Having a victorious track record of fourteen successful Rocket Lab launch missions, mostly from the New Zealand site, Rocket Lab is nearing a launch mission in Virginia, USA. This facility is known as Launch Complex 2 and is located at Wallops Island in Mid-Atlantic Regional Spaceport, Virginia.

What the Rehearsal Entailed

The Rocket Lab launch entailed an electron booster which was being tested on the newly constructed launch pad. The Electron rocket was then lifted vertically and fuelled while in position. The engineers on the ground did a simulation exercise that went precisely as planned. The countdown reached zero and all procedures were successful as per the simulation.
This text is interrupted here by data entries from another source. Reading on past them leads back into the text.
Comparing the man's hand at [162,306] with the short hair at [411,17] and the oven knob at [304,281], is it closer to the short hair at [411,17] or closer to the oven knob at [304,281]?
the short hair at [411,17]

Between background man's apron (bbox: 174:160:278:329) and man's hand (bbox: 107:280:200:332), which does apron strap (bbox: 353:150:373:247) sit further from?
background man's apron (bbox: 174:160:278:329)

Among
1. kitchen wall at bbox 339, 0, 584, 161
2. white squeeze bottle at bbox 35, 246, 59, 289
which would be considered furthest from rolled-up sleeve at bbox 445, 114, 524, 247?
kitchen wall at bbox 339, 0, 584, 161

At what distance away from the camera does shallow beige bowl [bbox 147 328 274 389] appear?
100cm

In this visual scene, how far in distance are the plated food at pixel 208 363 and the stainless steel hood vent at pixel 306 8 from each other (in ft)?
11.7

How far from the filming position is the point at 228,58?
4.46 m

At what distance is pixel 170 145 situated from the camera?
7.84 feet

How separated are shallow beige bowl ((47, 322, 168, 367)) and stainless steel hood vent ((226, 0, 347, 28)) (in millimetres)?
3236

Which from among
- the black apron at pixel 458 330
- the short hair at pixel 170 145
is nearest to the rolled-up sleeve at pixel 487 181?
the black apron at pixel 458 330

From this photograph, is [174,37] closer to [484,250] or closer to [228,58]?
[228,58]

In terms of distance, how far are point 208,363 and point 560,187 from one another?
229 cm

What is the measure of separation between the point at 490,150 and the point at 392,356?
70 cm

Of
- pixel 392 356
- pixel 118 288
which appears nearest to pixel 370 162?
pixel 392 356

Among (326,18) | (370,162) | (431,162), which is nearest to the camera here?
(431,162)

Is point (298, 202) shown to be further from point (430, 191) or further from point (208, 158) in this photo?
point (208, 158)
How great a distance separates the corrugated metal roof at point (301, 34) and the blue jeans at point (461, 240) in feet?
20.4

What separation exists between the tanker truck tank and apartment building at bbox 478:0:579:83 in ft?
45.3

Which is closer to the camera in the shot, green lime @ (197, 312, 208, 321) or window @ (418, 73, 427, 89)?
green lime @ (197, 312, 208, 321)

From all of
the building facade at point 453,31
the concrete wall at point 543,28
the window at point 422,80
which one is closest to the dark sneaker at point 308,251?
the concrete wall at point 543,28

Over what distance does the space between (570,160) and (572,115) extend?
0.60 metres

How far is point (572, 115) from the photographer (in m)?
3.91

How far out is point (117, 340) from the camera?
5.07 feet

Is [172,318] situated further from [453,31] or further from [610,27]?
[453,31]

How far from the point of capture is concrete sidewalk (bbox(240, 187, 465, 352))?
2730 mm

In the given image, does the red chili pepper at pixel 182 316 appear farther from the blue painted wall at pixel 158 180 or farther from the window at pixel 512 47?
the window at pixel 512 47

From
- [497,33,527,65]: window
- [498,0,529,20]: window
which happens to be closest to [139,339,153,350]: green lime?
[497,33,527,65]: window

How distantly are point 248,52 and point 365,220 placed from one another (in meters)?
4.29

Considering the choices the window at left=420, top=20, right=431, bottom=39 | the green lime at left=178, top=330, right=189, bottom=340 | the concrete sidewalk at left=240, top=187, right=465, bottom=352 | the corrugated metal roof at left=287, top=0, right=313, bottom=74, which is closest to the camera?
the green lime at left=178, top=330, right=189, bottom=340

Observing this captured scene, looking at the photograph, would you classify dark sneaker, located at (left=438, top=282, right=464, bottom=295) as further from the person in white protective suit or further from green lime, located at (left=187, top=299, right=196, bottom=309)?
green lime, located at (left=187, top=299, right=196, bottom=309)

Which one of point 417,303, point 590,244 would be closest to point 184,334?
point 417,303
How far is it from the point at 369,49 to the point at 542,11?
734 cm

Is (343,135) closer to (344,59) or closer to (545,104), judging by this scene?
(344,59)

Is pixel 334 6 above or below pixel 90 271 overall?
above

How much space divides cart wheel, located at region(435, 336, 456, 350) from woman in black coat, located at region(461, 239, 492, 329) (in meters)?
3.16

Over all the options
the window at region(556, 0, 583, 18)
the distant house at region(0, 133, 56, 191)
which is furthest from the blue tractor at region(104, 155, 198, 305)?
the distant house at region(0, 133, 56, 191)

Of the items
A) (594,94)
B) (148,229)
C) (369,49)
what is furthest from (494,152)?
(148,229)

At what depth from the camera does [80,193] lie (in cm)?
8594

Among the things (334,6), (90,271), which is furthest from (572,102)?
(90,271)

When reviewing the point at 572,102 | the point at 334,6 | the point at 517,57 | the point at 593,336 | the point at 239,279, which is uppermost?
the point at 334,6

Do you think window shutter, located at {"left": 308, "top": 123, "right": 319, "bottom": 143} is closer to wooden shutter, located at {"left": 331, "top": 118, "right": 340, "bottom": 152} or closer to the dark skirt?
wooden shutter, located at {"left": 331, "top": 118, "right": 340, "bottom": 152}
Representatives from the facility stated that all systems were working as they should, and they are ready for Rocket Lab’s first lift off from America.

What is Remaining?

Even with all the boxes checked, one thing remains that is keeping the project on hold, NASA’s certification report on the Rocket Lab flight termination system is awaiting approval. This system is a precautionary step that should facilitate the immediate termination of the launch process if something goes amiss.

When this is cleared, the date for the Rocket Lab launch will be set promptly.

Beyond that, Rocket Lab is forecasting to amplify its space exploration missions with their seventeen-metre tall Electron rocket. This Electron thrusts forward small satellites into the Earth’s orbit. If these go to plan, the Electron could be used for longer distances as well. The company will use it to launch their new Photon Small Sat bus to take one CubeSat to the moon in 2021. 

In addition, Rocket Lab is setting a plan to send one of their spacecraft to research Venus. The study is intended to investigate possible life on Venus since a recent discovery showed the availability of a chemical compound originating from a live organism and the trip would hopefully confirm these findings.

The LC-2 will act as a second-in-line launch pad for the company and will be able to host at least a dozen launches annually. The LC-1 is the company’s launch site in New Zealand.